» **Data to process**:

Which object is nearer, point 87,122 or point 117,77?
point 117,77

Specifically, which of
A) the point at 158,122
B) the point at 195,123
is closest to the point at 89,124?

» **Written instruction**: Copy the records again, substituting "nearest" for "closest" and leaving everything else as it is.

» **Worked solution**:
Which object is nearer, point 87,122 or point 117,77?
point 117,77

Specifically, which of
A) the point at 158,122
B) the point at 195,123
is nearest to the point at 89,124?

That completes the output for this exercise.